In total, Matthews made 54 official England appearances scoring 11 goals (as well as 29 unofficial wartime appearances with 2 goals). He played his final England game in 1957; he remains the oldest player to have played in an England shirt. His England career is the longest of any player ever to play for the side, stretching from his debut on September 29, 1934 to his last appearance on May 15, 1957, almost 23 years later. His importance to the team is exemplified by the post-war circumstances he found himself in. He was excluded from the team for most of the 1946-47 season in favour of another England great - Tom Finney. He returned to the team in triumph, however, as England beat Portugal 10-0. A year later, he ran the Italian left-back ragged, helping England to a 4-0 win in Turin.
At the Football World Cup 1954 in Switzerland, England found themselves struggling, so Matthews promptly switched to inside-forward, galvanised the team, and helped it to a 4-4 draw.
In 1956, Matthews won the first ever European Footballer of the Year award.
In 1961 (aged 46) he rejoined his hometown club Stoke City. The following season, Stoke City won the English Second Division Championship and he was voted Footballer of the Year for the second time in his career by the Football Writers Association (the first time was in 1948). He remained with Stoke City until the end of his playing career, appearing in his final game on February 6, 1965, just after his 50th birthday, when he played for the first time in 12 months due to a knee injury, setting up the equaliser for his team. Even at the age of 50, he always proclaimed that he had retired 'too early'. A testimonial game in honour of Sir Stanley was played in April 1965 at the Victoria Ground, where 35,000 people watched a 10-goal thriller against a World XI side that included greats such as Lev Yashin, Josef Masopust, Ferenc Puskas and Alfredo Di Stefano. Stanley was carried shoulder-high from the field at full-time. Also in 1965, his services to sport were officially recognised when he became the first football player to be knighted. He received a FIFA Gold Merit Order in 1992.
After playing 698 games in the Football League, Matthews managed Port Vale F.C. (1965-1968) before moving to Malta, where he coached Hibernians, also playing for them until he was 55. He played for numerous local sides, meaning that he was still running down the wing in his 60s. He also coached "Stan's Men" in Soweto, South Africa, and in Canada. He even played in a charity match at Grangemouth as late as 1981.

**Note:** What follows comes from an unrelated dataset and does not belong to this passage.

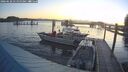 ./images/quadra/hbidock/20260620/hbidock20260620_052000M.jpg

During his illustrious career he gained respect, not only as a great player, but also as a gentleman. This is exemplified by the fact that despite playing in over seven hundred league games, he was never booked. Matthews was made an Inaugural Inductee of the English Football Hall of Fame in 2002 in recognition of his outstanding talents.
"When Sir Stan died in January , 2000, at the age of 85, more than 100,000 people lined the streets of Stoke-on-Trent to pay tribute. As the cortege wound its way along the 12-mile route, employees downed tools and schoolchildren stood motionless to witness his final passing." ('The Sentinel' November 19, 2005)
There is a statue of Matthews outside Stoke City's Britannia Stadium and another in the centre of Hanley. The dedication on the former reads: His name is symbolic of the beauty of the game, his fame timeless and international, his sportsmanship and modesty universally acclaimed. A magical player, of the people, for the people.
February 1 has been made 'Sir Stanley Matthews Day' and raises money for the The Stanley Matthews Foundation, which provides sports opportunities for under-privileged young people in the Stoke-on-Trent area, although this hopes to be expanded in the future.
Matthews' son, also called Stanley, was Wimbledon Boy's Champion in 1962.